Hours after an 18-year-old youth gunned down 19 children and two adults at Robb Elementary School in Uvalde, Texas, inaugural poet Amanda Gorman tweeted: “The truth is, one nation under guns.”
We are all reeling from yet another senseless mass murder. Nineteen precious children. Two devoted teachers. The semi-automatic weapons used had obliberated some of the victims’ faces beyond recognition. DNA samples were required for identification.
Easy access to military assault weaponary is absolutely incomprehensible and evil.
America has a serious problem. Even as we grieve for the families and acknowledge their unimaginable horror in losing a child in a school shooting, it is time we acknowledge our national idolatry.
The Bible has a lot to say about idolatry, the worship of false gods – and none of it’s good. Let’s admit we have a problem. Our glorification of guns has spiraled out of control. “Those who live by the sword shall die by the sword,” Jesus said. He responded to violence non-violently. Jesus knew that violence only begets violence. He tried to show us another way. Prophets of old and new call us to turn our swords into plowshares, our weapons of destruction into implements of creation.
It is so easy to sink into despair in times such as this. But we are a people of hope! However, hope, like faith, must be put into practice. Now is the time to enact common-sense gun safety measures that a majority of Americans support.
“Nonviolence is the greatest force at the disposal of humankind,” writes Gandhi. “It is mightier than the mightiest weapon of destruction devised by the ingenuity of humans.” Jesus was Gandhi’s model for nonviolent resistance. For too long, Americans have professed belief in a “higher power” – with high-capacity magazines – “one nation under guns.” May we, as followers of the Prince of Peace, find ways to transform our culture of glorified guns and violence.

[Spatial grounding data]
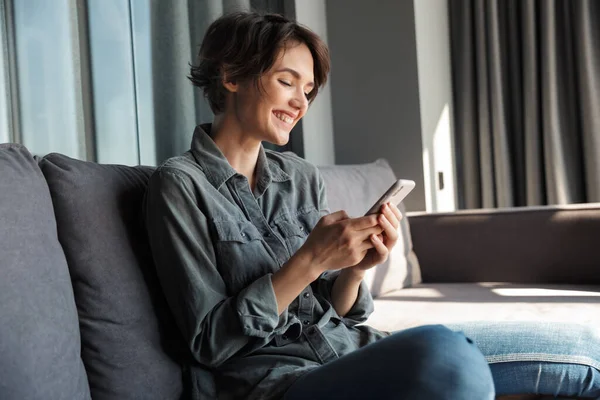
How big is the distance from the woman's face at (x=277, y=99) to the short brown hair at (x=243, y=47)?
2cm

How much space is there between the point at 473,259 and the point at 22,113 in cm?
141

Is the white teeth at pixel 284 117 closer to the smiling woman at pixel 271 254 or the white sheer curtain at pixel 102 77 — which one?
the smiling woman at pixel 271 254

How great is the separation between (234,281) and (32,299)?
1.06 feet

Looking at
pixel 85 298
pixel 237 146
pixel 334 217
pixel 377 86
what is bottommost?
pixel 85 298

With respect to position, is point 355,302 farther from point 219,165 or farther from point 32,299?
point 32,299

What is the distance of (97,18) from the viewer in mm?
1768

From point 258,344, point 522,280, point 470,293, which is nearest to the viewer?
point 258,344

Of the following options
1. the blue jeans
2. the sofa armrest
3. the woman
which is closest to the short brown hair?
the woman

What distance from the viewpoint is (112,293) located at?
1.11m

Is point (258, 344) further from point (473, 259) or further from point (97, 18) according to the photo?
point (473, 259)

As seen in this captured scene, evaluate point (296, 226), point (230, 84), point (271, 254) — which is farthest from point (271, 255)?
point (230, 84)

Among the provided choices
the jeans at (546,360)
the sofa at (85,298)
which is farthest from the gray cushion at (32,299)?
the jeans at (546,360)

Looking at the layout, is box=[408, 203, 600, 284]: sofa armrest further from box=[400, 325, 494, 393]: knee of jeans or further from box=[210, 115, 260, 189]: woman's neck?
box=[400, 325, 494, 393]: knee of jeans

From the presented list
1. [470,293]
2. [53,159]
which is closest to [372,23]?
[470,293]
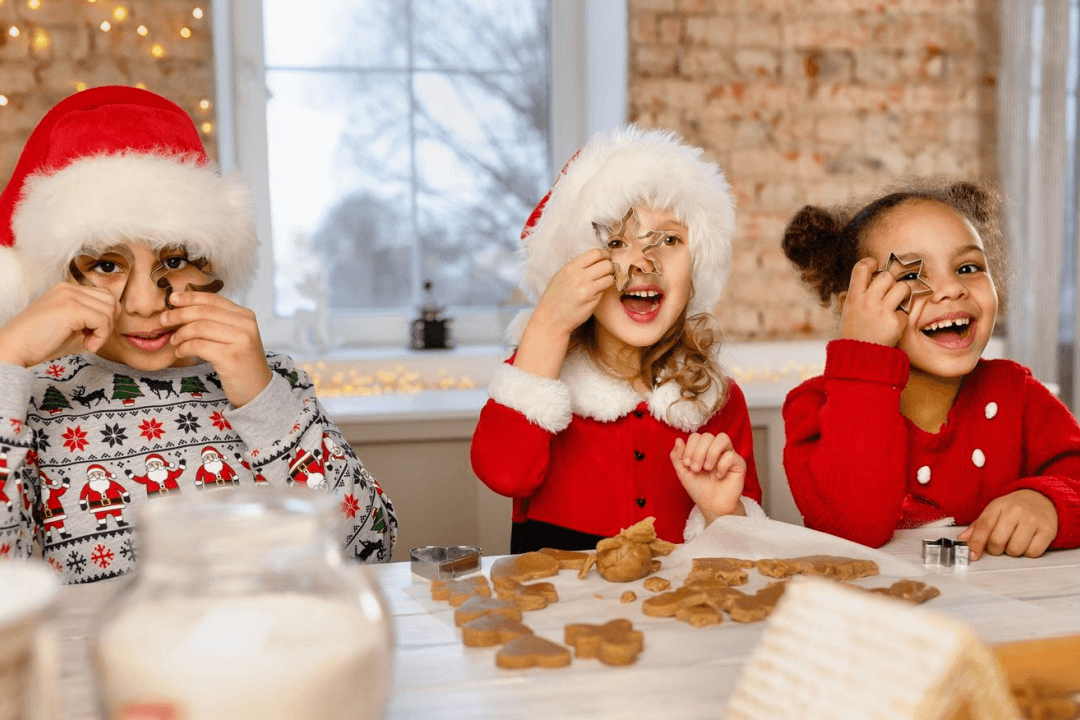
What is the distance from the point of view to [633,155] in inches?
62.1

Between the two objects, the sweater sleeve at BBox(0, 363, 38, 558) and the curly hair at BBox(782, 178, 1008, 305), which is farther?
the curly hair at BBox(782, 178, 1008, 305)

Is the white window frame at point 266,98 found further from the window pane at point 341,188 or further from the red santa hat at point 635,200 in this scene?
the red santa hat at point 635,200

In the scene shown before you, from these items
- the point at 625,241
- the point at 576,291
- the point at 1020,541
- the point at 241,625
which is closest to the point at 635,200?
the point at 625,241

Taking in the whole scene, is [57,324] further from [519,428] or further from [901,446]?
[901,446]

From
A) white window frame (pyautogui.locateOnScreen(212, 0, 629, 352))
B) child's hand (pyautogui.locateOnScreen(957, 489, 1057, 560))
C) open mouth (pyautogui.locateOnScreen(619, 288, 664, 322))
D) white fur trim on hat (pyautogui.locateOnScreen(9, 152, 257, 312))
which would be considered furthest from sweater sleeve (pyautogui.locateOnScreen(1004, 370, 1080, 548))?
white window frame (pyautogui.locateOnScreen(212, 0, 629, 352))

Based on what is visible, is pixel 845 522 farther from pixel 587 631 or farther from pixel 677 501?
pixel 587 631

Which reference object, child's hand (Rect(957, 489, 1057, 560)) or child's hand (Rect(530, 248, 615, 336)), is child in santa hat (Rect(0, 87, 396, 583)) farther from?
child's hand (Rect(957, 489, 1057, 560))

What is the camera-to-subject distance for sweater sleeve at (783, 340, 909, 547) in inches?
52.4

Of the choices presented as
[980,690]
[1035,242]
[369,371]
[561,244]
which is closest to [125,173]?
[561,244]

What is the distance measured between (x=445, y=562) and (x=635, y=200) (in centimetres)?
78

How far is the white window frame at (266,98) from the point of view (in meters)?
2.97

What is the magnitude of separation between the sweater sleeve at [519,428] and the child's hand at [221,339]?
1.18 feet

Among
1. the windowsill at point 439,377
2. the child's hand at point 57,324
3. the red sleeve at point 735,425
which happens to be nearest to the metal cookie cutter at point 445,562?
the child's hand at point 57,324

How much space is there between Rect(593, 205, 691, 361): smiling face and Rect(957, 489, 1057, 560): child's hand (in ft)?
1.84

REQUIRED WORK:
Copy out the essay on the Uvalde school shooting in full, keeping every word and mark the same.

OUTPUT BELOW:
Hours after an 18-year-old youth gunned down 19 children and two adults at Robb Elementary School in Uvalde, Texas, inaugural poet Amanda Gorman tweeted: “The truth is, one nation under guns.”
We are all reeling from yet another senseless mass murder. Nineteen precious children. Two devoted teachers. The semi-automatic weapons used had obliberated some of the victims’ faces beyond recognition. DNA samples were required for identification.
Easy access to military assault weaponary is absolutely incomprehensible and evil.
America has a serious problem. Even as we grieve for the families and acknowledge their unimaginable horror in losing a child in a school shooting, it is time we acknowledge our national idolatry.
The Bible has a lot to say about idolatry, the worship of false gods – and none of it’s good. Let’s admit we have a problem. Our glorification of guns has spiraled out of control. “Those who live by the sword shall die by the sword,” Jesus said. He responded to violence non-violently. Jesus knew that violence only begets violence. He tried to show us another way. Prophets of old and new call us to turn our swords into plowshares, our weapons of destruction into implements of creation.
It is so easy to sink into despair in times such as this. But we are a people of hope! However, hope, like faith, must be put into practice. Now is the time to enact common-sense gun safety measures that a majority of Americans support.
“Nonviolence is the greatest force at the disposal of humankind,” writes Gandhi. “It is mightier than the mightiest weapon of destruction devised by the ingenuity of humans.” Jesus was Gandhi’s model for nonviolent resistance. For too long, Americans have professed belief in a “higher power” – with high-capacity magazines – “one nation under guns.” May we, as followers of the Prince of Peace, find ways to transform our culture of glorified guns and violence.